It is a Black Hair Issue - NOT Universal
I don't know why everyone wants to come about and complain that this movie tries to be about race, and that every race has bad hair issues. It is quite frustrating for me to read, as a black woman, about a white woman who says she has bad hair, a latina complaining about her mom and her bad hair, and all the other groups of people who want to interject their bad hair stories.
What non-black people don't seem to understand is that hair is a serious issue among black women. It is NOT universal. All black women go through the process of having to spend hours on their hair - this, unless they have "good hair" which means they have "white" hair. It is very frustrating to me that I have to spend nearly 3 hours a week on my hair - and it isn't like I have a perm or get fancy hair styles. I have been natural for a couple of years because I was tired of the burned scalp, the time spent under the burning hair dryer, the need to get a perm every 6 weeks, and just the problems associated with my hair. Even though I stopped processing my hair, I still have to deal with my natural hair, which is not easy. First, I am a lawyer and people look at me when I enter my firm like I'm crazy. I mean, even a black partner told me "where do you think you are going to work?" when I told him that I wanted to go natural.
The best thing I did with my hair that wasn't so time consuming was get braids - every two months I would sit for 10 hours on a chair to get my hair braided - and then I had to find a style that was 'acceptable' for the work place.
No other race deals with that collectively! I am so tired of everyone complaining about how Chris Rock made a movie about black women's hair and how everyone else have a problem. Greek gods, is the only thing Black people can talk about is slavery and Africa? I mean, can't people just recognize that some pains are specific to a particular group? I don't go and complain that black people suffered in the Holocaust, too, when people talk about Hitler and that event (and yes, there were about 250,000 blacks killed - and there were gays, and other "undesireables). I don't interject - "Oh, wait, well, there were black people, too!" It is silly, isn't it? To cry like a kindergardener "I'm suffering, too!"
Please people - please understand that it is so different for everyone - some groups have it easier than others - and when it comes to hair, black women have it the worse. Period.

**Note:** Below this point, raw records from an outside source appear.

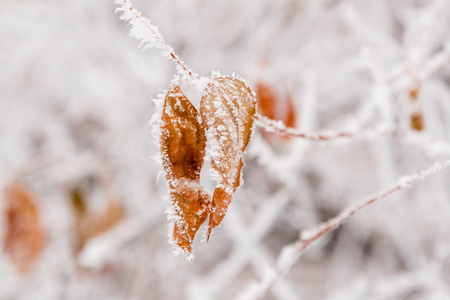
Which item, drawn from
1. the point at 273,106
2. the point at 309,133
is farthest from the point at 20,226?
the point at 309,133

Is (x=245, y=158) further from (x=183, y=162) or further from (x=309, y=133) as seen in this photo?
(x=183, y=162)

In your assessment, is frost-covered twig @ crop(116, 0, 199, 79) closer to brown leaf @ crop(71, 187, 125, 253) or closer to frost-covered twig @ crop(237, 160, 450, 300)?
frost-covered twig @ crop(237, 160, 450, 300)

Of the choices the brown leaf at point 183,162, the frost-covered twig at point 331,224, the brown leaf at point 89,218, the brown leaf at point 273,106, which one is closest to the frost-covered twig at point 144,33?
the brown leaf at point 183,162

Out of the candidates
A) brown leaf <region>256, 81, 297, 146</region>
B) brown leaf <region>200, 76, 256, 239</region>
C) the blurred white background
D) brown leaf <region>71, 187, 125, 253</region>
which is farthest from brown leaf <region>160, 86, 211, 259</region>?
brown leaf <region>71, 187, 125, 253</region>

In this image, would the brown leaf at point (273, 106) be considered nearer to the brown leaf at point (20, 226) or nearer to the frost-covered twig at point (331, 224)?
the frost-covered twig at point (331, 224)

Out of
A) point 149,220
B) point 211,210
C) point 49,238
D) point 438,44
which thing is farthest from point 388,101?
point 49,238

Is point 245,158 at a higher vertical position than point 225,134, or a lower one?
higher

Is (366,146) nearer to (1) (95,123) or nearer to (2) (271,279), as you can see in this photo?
(1) (95,123)
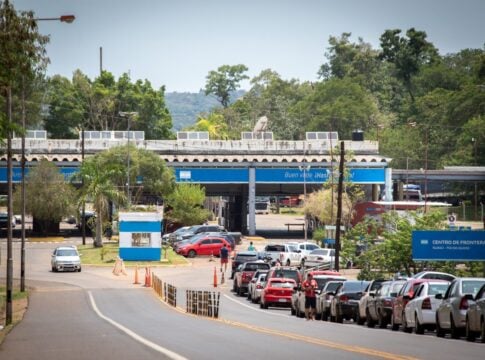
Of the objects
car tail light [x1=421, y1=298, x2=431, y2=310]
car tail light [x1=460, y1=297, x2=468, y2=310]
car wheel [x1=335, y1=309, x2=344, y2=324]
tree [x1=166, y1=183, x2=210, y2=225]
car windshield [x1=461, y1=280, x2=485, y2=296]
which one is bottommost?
car wheel [x1=335, y1=309, x2=344, y2=324]

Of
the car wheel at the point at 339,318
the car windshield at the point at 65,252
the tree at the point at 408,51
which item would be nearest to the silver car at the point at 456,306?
the car wheel at the point at 339,318

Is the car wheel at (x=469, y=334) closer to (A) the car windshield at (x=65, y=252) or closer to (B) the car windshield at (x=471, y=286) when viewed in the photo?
(B) the car windshield at (x=471, y=286)

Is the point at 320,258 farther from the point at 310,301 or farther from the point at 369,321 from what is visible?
the point at 369,321

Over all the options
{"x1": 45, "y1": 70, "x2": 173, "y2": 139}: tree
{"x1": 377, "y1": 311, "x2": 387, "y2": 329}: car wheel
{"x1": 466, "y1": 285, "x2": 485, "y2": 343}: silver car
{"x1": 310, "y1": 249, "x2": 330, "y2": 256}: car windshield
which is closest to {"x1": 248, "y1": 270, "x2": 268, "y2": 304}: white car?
{"x1": 377, "y1": 311, "x2": 387, "y2": 329}: car wheel

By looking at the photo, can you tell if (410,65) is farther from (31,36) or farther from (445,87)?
(31,36)

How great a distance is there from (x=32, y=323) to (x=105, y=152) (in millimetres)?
63693

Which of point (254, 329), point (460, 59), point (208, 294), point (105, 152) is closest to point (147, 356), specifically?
point (254, 329)

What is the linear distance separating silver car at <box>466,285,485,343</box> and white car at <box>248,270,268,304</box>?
993 inches

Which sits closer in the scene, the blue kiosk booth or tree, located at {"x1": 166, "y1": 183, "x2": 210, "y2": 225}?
the blue kiosk booth

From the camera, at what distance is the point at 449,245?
169ft

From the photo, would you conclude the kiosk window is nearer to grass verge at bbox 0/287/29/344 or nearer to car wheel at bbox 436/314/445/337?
grass verge at bbox 0/287/29/344

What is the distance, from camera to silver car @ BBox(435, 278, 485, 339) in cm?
2736

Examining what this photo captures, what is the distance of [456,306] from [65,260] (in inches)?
A: 1830

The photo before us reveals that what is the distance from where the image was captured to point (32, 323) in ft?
125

I love my hair - I love it a lot - and I play with it a lot, too. But it is unfortunate that I can't just jump in the pool like some of my white friends, and not worry about my hair too much. Or I can't be calm when it is raining outside -
It isn't to say that some white people don't have problems with their hair, or that other groups don't. But no other group has the same problems black women have with their hair - not to the same extention, and not to the same costs both socially and economically. And what I mean by that socially and economically, I refer to job loss - before getting my job, I had to get my hair pressed because I knew that if I went to the interview with my hair natural, that I would be considered militant and undesirable. Just think, when the New Yorker wanted to satirize Michelle Obama and Barack Obama, how did they depict them on the cover of the magazine? They had Michelle with a big afro! They didn't have her with her straight hair!
Also, in the late 80s, there was a newscaster for CBS who was fired for wearing her hair natural - her hair was nice and neat but they let her go because of it. No other race has to deal with the assumption that natural hair is militant or "Panther" or "Black Power" -- No other race has to deal with someone coming to their office and saying "Wow, your hair is better straight, it is more professional!"
Please consider these things before interjecting some outlier situation of an Indian woman with "nappy" hair - collectively, Black Women hair is an issue that is specific to black women! It is not universal.